Рет қаралды 10,283
Mustafakemalpaşa Bursa
Güvem Köyü
Güvem Mahallesi
Çerkez Düğünü
Geçen Soğucak Köyüne bir kardeşimin düğününe uğramıştım. İkindi vakti dönüşte Güvem köyünde köy meydanına yakın bir evin önünde bir kalabalık ve ilerde giden düğün kafilesini farkettim. İlk uğradığım ev kız eviymiş. Kız evinden birine fotoğraf için izin istedim. Rıza gösterdiler. Kafileye yetiştim. Daha önce tanıştığım Güvem köyünün muhtarı da ordaydı. Onu da haberdar ederek orada neden bulunduğumu söyledim. Çok memnun oldu ve esas düğünün akşama, onlara yakın bir mesire alanı olan Akpınar'da olacağını ve muhteşem görseller çıkacağını belirtince kalmaya karar verdim. Oğlan evinin önüne gidene kadar çok renkli ve güzel gösteriler vardı.
Her şey geleneklere göre yapılıyordu. Dualarla, salavatlarla, tekbirlerle gelin oğlan evine uğurlandıktan sonra köy meydanında bir yerde davetliler yemeğe çağrıldı. Ben davetli olmadığımdan, oradan hemen Akpınar Mesire yerine doğru yola çıktım. Yaklaşık 3-4 kilometrelik orman içi, güzel bir yoldu.
Mesire yerine ulaştığımda hazırlıklar yapılıyordu. Orada bulunanlara da geliş amacımı bildirdim. Alanı gezdim. çok güzel bir yerdi. Orada çıkan bir kaynak suyu maşallah mevkiye hayat veriyordu. Kır düğünü ve şenlikler için bundan daha güzel bir yer olamazdı.

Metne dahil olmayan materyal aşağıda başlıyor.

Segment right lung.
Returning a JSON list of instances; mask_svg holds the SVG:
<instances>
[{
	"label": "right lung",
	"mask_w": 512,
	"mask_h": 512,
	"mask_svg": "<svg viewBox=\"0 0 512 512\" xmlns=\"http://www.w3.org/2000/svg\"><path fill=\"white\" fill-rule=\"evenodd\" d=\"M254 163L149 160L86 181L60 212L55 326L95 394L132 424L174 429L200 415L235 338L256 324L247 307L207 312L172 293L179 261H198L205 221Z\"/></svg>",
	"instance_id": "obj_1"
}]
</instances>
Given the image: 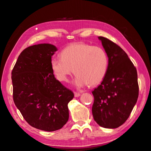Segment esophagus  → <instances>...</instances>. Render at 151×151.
<instances>
[{"label": "esophagus", "mask_w": 151, "mask_h": 151, "mask_svg": "<svg viewBox=\"0 0 151 151\" xmlns=\"http://www.w3.org/2000/svg\"><path fill=\"white\" fill-rule=\"evenodd\" d=\"M75 97H78V96H81V93H76V92H75Z\"/></svg>", "instance_id": "obj_1"}]
</instances>
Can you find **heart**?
<instances>
[{"label": "heart", "instance_id": "b5f03b06", "mask_svg": "<svg viewBox=\"0 0 151 151\" xmlns=\"http://www.w3.org/2000/svg\"><path fill=\"white\" fill-rule=\"evenodd\" d=\"M60 55V58H51L50 66L56 78L60 82H67L75 72L76 76L74 85L81 88L88 84L91 86L99 85L106 75L109 58L101 47L76 42L65 47Z\"/></svg>", "mask_w": 151, "mask_h": 151}]
</instances>
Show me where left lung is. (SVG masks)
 Here are the masks:
<instances>
[{"instance_id":"left-lung-1","label":"left lung","mask_w":151,"mask_h":151,"mask_svg":"<svg viewBox=\"0 0 151 151\" xmlns=\"http://www.w3.org/2000/svg\"><path fill=\"white\" fill-rule=\"evenodd\" d=\"M109 58L108 69L98 87L92 92V112L99 126L116 129L129 118L139 96L136 68L122 48L103 37H99Z\"/></svg>"}]
</instances>
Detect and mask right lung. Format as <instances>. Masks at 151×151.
<instances>
[{
    "label": "right lung",
    "instance_id": "1",
    "mask_svg": "<svg viewBox=\"0 0 151 151\" xmlns=\"http://www.w3.org/2000/svg\"><path fill=\"white\" fill-rule=\"evenodd\" d=\"M55 46L44 43L22 51L12 71L13 100L30 126L45 131L60 129L69 117L74 93L56 79L50 66Z\"/></svg>",
    "mask_w": 151,
    "mask_h": 151
}]
</instances>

Orada köyden görevli olanlar sağolsunlar, aç olup olmadığımı, düğün yemeğinden yiyip yemediğimi sordular. Yemediğimi ama aç olmadığımı söylememe rağmen, düğünün uzun süreceğini, acıkacağımı belirterek köye giden birine yiyecek getirmesini söylediler. Çok geçmeden yiyecek geldi. Beni davet ettiler. Ve bu yiyeceğin isminin "Haluj" olduğunu belirttiler. Çok nefisti. Allah hayırlarını kabul etsin, "haluj"la karnımızı da doyurduk.
Hava ve ortam nefisti. Bulutlar akşam üzeri resm-i geçit yaparken biraz time lapse yapıp vakit doldurdum.

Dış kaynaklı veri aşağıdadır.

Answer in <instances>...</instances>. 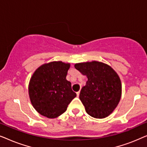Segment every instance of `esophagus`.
<instances>
[{"mask_svg":"<svg viewBox=\"0 0 147 147\" xmlns=\"http://www.w3.org/2000/svg\"><path fill=\"white\" fill-rule=\"evenodd\" d=\"M80 91H78V92H77V93H76V94H77V96H78V97L80 96Z\"/></svg>","mask_w":147,"mask_h":147,"instance_id":"34e87169","label":"esophagus"}]
</instances>
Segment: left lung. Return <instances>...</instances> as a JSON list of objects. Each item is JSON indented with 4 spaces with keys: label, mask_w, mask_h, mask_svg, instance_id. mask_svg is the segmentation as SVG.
Listing matches in <instances>:
<instances>
[{
    "label": "left lung",
    "mask_w": 147,
    "mask_h": 147,
    "mask_svg": "<svg viewBox=\"0 0 147 147\" xmlns=\"http://www.w3.org/2000/svg\"><path fill=\"white\" fill-rule=\"evenodd\" d=\"M75 67L88 78L80 94L86 112L96 118L110 115L121 98L122 86L118 74L109 65L98 61L77 63Z\"/></svg>",
    "instance_id": "obj_1"
}]
</instances>
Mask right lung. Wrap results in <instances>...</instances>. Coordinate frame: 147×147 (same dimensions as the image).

Havanın kararmasıyla şenlik ateşleri yakıldı, havai fişekler atıldı. Davetliller akın akın geliyordu. Uzaklardan yakınlardan çok kalabalık bir davetli topluluğu vardı.
Düğün başladı. Ben ise Çerkez düğününün, kostümlerinin ve oyunlarının yer aldığı bölümü bekledim. Bekledim, bekledim... Yaklaşık 3 saat bekledim. Saat 23:00 gibi ordan ayrıldım. 24:00 gibi kasabaya dönmüş oldum.

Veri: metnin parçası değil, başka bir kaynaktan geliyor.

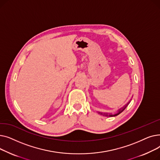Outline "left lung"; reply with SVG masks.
I'll return each mask as SVG.
<instances>
[{
	"label": "left lung",
	"instance_id": "left-lung-1",
	"mask_svg": "<svg viewBox=\"0 0 160 160\" xmlns=\"http://www.w3.org/2000/svg\"><path fill=\"white\" fill-rule=\"evenodd\" d=\"M129 103H130V102H129L128 103H127V104H126L123 108H122L121 109H120V110L118 111V112H117L115 114H112V113H110V114H108V113H101V112H98V113H99V114H100V115H104V116L115 117V116H116V115H119V114H120L122 112H123L124 109H125L126 108H127V106L129 104Z\"/></svg>",
	"mask_w": 160,
	"mask_h": 160
}]
</instances>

Sonradan öğrendim ki, gösteriler gece saat 24:00'ten sonra başlamış...
Keşke böyle bir Çerkez düğününde baştan sona her şey geleneklere göre olsaydı. Hayalimde o atlara binmiş Kafkas yiğitleri, o şahin kahramanlar, bir kafile halinde alana giriyorlar ve bütün ihtişamıyla erkekler çevikliklerini, hızlarını ve maharetlerini, kızlar ise asaletlerini, zarifliklerini sergiliyorlar... Belki ben gittikten sonra böyle oldu ama ben göremedim. İnşallah bir gün nasip olur.
Düğün sahiplerine mutluluklar dilerim.